Léonore Baulac dans sa loge à l'Opéra Bastille.  © Julien Benhamou

 

Le 23 février 2016, Léonore Baulac nous confiait le tout début du processus menant à sa prise de rôle dans le Roméo et Juliette de Noureev au côté de Germain Louvet [Lire l'interview]. Danser Juliette est un de ses rêves les plus chers, et son témoignage sincère et sensible nous permettait de mieux comprendre les enjeux de cette importante étape et la façon dont une jeune interprète se familiarise avec un rôle de soliste au sein du Ballet de l'Opéra national de Paris.


Le 19 mars, nous avons retrouvé Léonore Baulac pour reprendre cet entretien là où nous l'avions laissé un mois avant…


Une ultime rencontre est prévue pour conclure ce journal de cette prise de rôle, basé sur le vécu et les émotions, à l'issue de la seconde et dernière représentation de Roméo et Juliette dans laquelle Léonore Baulac est distribuée cette saison.
Léonore Baulac et Germain Louvet danseront le ballet de Rudolf Noureev les 29 mars et 1er avril 2016 sur la scène de l'Opéra Bastille.

 

Tutti-magazine : Lors de notre première rencontre, vous étiez sur le point de répéter pour la première fois avec Tybalt, Lord et Lady Capulet…

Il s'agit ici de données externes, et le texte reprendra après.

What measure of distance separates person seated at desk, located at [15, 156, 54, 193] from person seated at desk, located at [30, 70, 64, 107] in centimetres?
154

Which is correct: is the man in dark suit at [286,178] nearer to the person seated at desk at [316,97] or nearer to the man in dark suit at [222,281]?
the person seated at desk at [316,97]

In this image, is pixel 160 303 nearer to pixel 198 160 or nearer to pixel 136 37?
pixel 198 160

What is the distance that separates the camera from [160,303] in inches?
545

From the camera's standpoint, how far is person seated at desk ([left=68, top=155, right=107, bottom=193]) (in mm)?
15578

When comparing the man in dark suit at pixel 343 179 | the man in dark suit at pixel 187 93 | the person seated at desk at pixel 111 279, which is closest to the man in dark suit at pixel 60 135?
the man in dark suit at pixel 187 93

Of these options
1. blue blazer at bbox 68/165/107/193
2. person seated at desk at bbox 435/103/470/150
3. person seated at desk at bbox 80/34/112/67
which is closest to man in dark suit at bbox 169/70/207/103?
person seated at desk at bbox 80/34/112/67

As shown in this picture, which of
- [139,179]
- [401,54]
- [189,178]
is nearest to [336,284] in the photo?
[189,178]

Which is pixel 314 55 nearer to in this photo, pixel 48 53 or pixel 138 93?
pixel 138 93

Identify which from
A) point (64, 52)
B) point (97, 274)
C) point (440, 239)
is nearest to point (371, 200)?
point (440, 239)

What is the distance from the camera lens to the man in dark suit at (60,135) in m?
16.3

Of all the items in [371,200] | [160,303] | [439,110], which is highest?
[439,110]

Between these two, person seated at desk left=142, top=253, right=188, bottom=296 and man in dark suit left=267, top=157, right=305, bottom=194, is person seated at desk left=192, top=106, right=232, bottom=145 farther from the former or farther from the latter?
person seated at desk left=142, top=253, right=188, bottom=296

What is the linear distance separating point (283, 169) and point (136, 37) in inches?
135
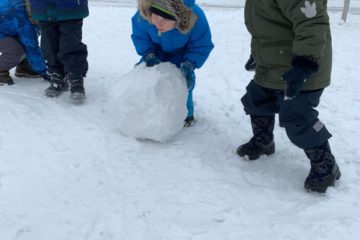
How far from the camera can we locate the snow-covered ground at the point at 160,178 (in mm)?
2152

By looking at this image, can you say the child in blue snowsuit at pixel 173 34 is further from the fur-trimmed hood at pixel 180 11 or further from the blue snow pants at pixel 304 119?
the blue snow pants at pixel 304 119

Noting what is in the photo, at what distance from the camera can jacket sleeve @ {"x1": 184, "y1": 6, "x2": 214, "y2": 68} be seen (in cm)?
303

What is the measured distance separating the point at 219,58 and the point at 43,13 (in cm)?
228

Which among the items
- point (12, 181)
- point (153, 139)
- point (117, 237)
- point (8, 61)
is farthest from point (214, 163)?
point (8, 61)

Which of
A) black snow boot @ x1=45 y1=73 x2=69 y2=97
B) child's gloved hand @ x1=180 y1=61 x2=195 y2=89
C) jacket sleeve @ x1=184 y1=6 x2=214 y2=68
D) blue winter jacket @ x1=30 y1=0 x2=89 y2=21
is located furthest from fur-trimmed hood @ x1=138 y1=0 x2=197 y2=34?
black snow boot @ x1=45 y1=73 x2=69 y2=97

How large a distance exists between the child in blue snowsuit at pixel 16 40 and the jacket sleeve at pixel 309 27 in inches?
102

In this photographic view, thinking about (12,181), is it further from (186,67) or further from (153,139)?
(186,67)

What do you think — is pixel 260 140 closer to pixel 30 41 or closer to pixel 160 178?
pixel 160 178

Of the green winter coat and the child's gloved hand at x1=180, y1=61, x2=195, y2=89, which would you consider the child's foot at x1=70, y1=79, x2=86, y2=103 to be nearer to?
the child's gloved hand at x1=180, y1=61, x2=195, y2=89

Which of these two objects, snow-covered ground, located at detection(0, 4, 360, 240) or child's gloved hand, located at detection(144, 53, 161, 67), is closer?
snow-covered ground, located at detection(0, 4, 360, 240)

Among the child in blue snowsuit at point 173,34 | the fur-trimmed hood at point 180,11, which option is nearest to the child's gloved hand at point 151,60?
the child in blue snowsuit at point 173,34

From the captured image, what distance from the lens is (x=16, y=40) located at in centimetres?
393

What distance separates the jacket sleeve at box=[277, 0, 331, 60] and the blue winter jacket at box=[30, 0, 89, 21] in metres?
2.00

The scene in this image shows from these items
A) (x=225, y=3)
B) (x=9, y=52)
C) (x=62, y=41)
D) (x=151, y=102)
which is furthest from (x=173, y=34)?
(x=225, y=3)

Léonore Baulac : C'était effectivement prévu mais, ce jour-là, mes collègues qui dansent ces rôles dans les différentes distributions n'étaient pas assez nombreux pour toutes les Juliette qui étaient présentes. J'ai donc appris ces parties sans avoir face à moi les personnages avec lesquels j'échange. De fait, dans un cas comme celui-ci, l'apprentissage reste assez théorique, même si certains collègues m'ont aidée sur certains passages. Ce n'est en tout cas pas durant cette répétition que j'ai pu faire la totalité des enchaînements avec tous les personnages.
Par la suite, j'ai eu l'occasion de pratiquer, un peu, avec des collègues qui interprètent ces personnages dans d'autres distributions que la mienne. Ce n'était pas très grave car il s'agissait essentiellement de tester les mouvements et d'apprendre la chorégraphie. En revanche, par la suite, construire avec sa propre famille de scène et me retrouver face au Paris avec lequel je danserai, devient beaucoup plus important. Je n'ai pu voir certaines de ces séquences que très récemment.

 

Germain Louvet et Léonore Baulac répètent avec Clotilde Vayer un pas de deux de <i>Roméo et Juliette</i> de Rudolf Noureev.  © Julien Benhamou

 

Germain Louvet et Léonore Baulac en répétition.  © Julien Benhamou

Patricia Ruanne avait dirigé les premières répétitions avec tous les couples, et vous commenciez à travailler avec votre répétitrice Clotilde Vayer. Comment votre relation a-t-elle évolué ?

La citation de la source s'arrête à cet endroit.